Nvidia SANA Video 2B

This ultra-efficient diffusion model slashes training costs to 1% of competitors and runs on consumer RTX 5090 GPUs.

Deep Dive

Nvidia's research team has unveiled SANA-Video 2B, a groundbreaking, ultra-efficient diffusion model designed to generate high-quality, minute-long videos at 720×1280 resolution. The model's core innovation is its Linear DiT architecture, which replaces standard attention with linear attention, drastically improving efficiency when processing the massive number of tokens required for video. This is paired with a novel constant-memory KV cache for block linear attention, enabling the model to maintain global context for long sequences without the traditional memory bottleneck that cripples other models. These technical leaps allow SANA-Video to synthesize long-form content that was previously computationally prohibitive.
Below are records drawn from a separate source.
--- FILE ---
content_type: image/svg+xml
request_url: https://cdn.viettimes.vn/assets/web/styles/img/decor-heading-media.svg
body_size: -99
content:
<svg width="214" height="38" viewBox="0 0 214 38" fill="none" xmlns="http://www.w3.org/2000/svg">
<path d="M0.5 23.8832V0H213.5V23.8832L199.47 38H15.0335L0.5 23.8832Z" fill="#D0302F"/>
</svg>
This efficiency translates into staggering cost and speed advantages. Training SANA-Video 2B required just 12 days on 64 H100 GPUs, costing only 1% of what it took to train a comparable model like MovieGen. In inference, it outperforms modern small models like Wan 2.1 and SkyReel-V2, being 16 times faster in measured latency. Crucially, it's deployable on consumer hardware like the upcoming RTX 5090 GPU, where it accelerates the generation of a 5-second 720p video from 71 seconds down to just 29 seconds—a 2.4x speedup. This combination of low-cost training and fast, accessible inference sets a new benchmark for democratizing high-quality video generation, moving it from the realm of cloud supercomputers to powerful desktop workstations.

Key Points
  • Uses Linear DiT and constant-memory KV cache for efficient long-context video synthesis, enabling minute-long 720p generation.
  • Training cost is only 1% of MovieGen's, completed in 12 days on 64 H100 GPUs.
  • Runs 16x faster than rivals like Wan 2.1 and achieves a 2.4x speedup on RTX 5090 GPUs, cutting 5-second video generation to 29 seconds.

Why It Matters

Drastically lowers the cost and hardware barrier for high-quality AI video generation, enabling faster prototyping and new creative applications on consumer GPUs.